Project 20: The Modeling and Combinatorics Studio

Build an end-to-end modeling workflow that combines assumptions, unit checks, counting principles, and probability-based uncertainty analysis.

Quick Reference

Attribute Value
Difficulty Advanced (Level 3)
Time Estimate 14-28 hours
Main Programming Language Python
Alternative Programming Languages R, Julia, JavaScript
Key Topics Combinatorics, probability, dimensional analysis, sensitivity studies
Input Mode Scenario YAML/JSON or CLI parameters
Output Mode Structured modeling report with sensitivity table

1) Learning Objectives

  1. Translate real-world scenarios into explicit assumptions and variables.
  2. Use permutations/combinations correctly for counting models.
  3. Validate equations using dimensional consistency checks.
  4. Quantify uncertainty with scenario and sensitivity analysis.
  5. Produce decision-ready reports that include limitations.

2) All Theory Needed (Per-Concept Breakdown)

Concept A: Combinatorics as Probability Foundation

Counting is the denominator logic of probability. Wrong counting leads to wrong probabilities, even when formulas look correct. Distinguishing order-sensitive and order-insensitive cases is central.

Concept B: Modeling Discipline

A useful model states assumptions, variable definitions, and units explicitly. Unit mismatch is an early warning sign that the model logic is broken.

Concept C: Uncertainty Communication

Single-point estimates hide risk. Sensitivity analysis reveals how output changes under plausible parameter variation.

3) Project Specification

3.1 What You Will Build

A modeling studio that:

  1. Ingests scenario assumptions and variables.
  2. Computes relevant combinatorial outcomes.
  3. Estimates event probabilities.
  4. Runs sensitivity sweeps on key parameters.
  5. Exports markdown report with conclusions and caveats.

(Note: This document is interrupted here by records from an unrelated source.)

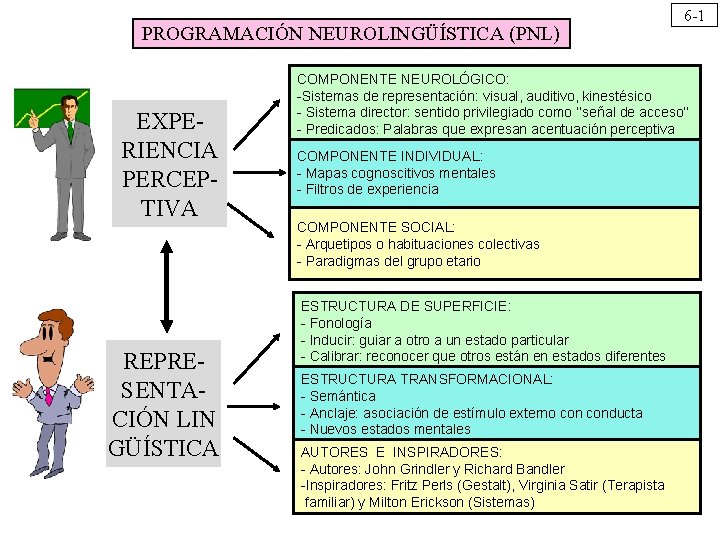 6-1

PROGRAMACIÓN NEUROLINGÜÍSTICA (PNL)

EXPERIENCIA PERCEPTIVA

COMPONENTE NEUROLÓGICO:
-Sistemas de representación: visual, auditivo, kinestésico
- Sistema director: sentido privilegiado como "señal de acceso"
- Predicados: Palabras que expresan acentuación perceptiva

COMPONENTE INDIVIDUAL:
- Mapas cognoscitivos mentales
- Filtros de experiencia

COMPONENTE SOCIAL:
- Arquetipos o habituaciones colectivas
- Paradigmas del grupo etario

REPRESENTACIÓN LIN GÜÍSTICA

ESTRUCTURA DE SUPERFICIE:
- Fonología
- Inducir: guiar a otro a un estado particular
- Calibrar: reconocer que otros están en estados diferentes

ESTRUCTURA TRANSFORMACIONAL:
- Semántica
- Anclaje: asociación de estímulo externo con conducta
- Nuevos estados mentales

AUTORES E INSPIRADORES:
- Autores: John Grindler y Richard Bandler
-Inspiradores: Fritz Perls (Gestalt), Virginia Satir (Terapista familiar) y Milton Erickson (Sistemas)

3.2 Functional Requirements

  1. Support factorial/permutation/combination computations.
  2. Validate unit consistency for model equations.
  3. Compute baseline and alternative scenarios.
  4. Produce sensitivity table and uncertainty range summary.
  5. Emit a final report artifact with traceable assumptions.

3.3 Non-Functional Requirements

  • Deterministic report format.
  • Input validation for impossible parameter combinations.
  • Human-readable explanation of each computed metric.

3.4 Real World Outcome

$ python modeling_studio.py --scenario "school_event" --participants 120 --teams 5 --team_size 4
[model] objective=team assignment collision and no-show risk
[assumptions] independent no-shows, uniform assignment within constraints
[counting] combinations C(120,4)=8214570
[probability] collision_risk=0.1820
[sensitivity] no_show_rate +/-2% -> expected_shortfall +/-6.0 students
[output] saved report: outputs/modeling_report_school_event.md

4) Solution Architecture

4.1 High-Level Design

Scenario Loader -> Assumption Validator -> Counting Engine -> Probability Engine -> Sensitivity Runner -> Reporter

4.2 Key Components

Component Responsibility
Scenario Loader Parse inputs and defaults
Unit Validator Check dimensional consistency
Counting Engine Compute permutations/combinations
Probability Engine Build event probability estimates
Sensitivity Runner Parameter sweep and delta analysis
Reporter Generate markdown summary artifact

5) Implementation Guide

Phase 1: Scenario and Counting Core

  • Define schema for scenario inputs.
  • Add combination/permutation calculators.
  • Add baseline probability outputs.

Phase 2: Unit and Assumption Validation

  • Add unit metadata for variables.
  • Check equation compatibility.
  • Emit assumption checklist section.

Phase 3: Sensitivity and Reporting

  • Sweep key parameters over configurable ranges.
  • Summarize best/base/worst outcomes.
  • Export final markdown report.

6) Validation Checklist

  • Counting outputs match hand calculations on small cases.
  • Unit validator catches intentionally broken equations.
  • Sensitivity analysis changes outputs in expected direction.
  • Report includes assumptions, uncertainty, and limitations.

7) Extension Ideas

  1. Add Monte Carlo layer as optional extension (not required high-school core).
  2. Add interactive what-if dashboard.
  3. Add historical-data calibration mode.

8) Books and References

  • Concrete Mathematics - counting and binomial sections.
  • Think Stats - probability and uncertainty communication.
  • Introduction to Computation and Programming Using Python - modeling workflow chapters.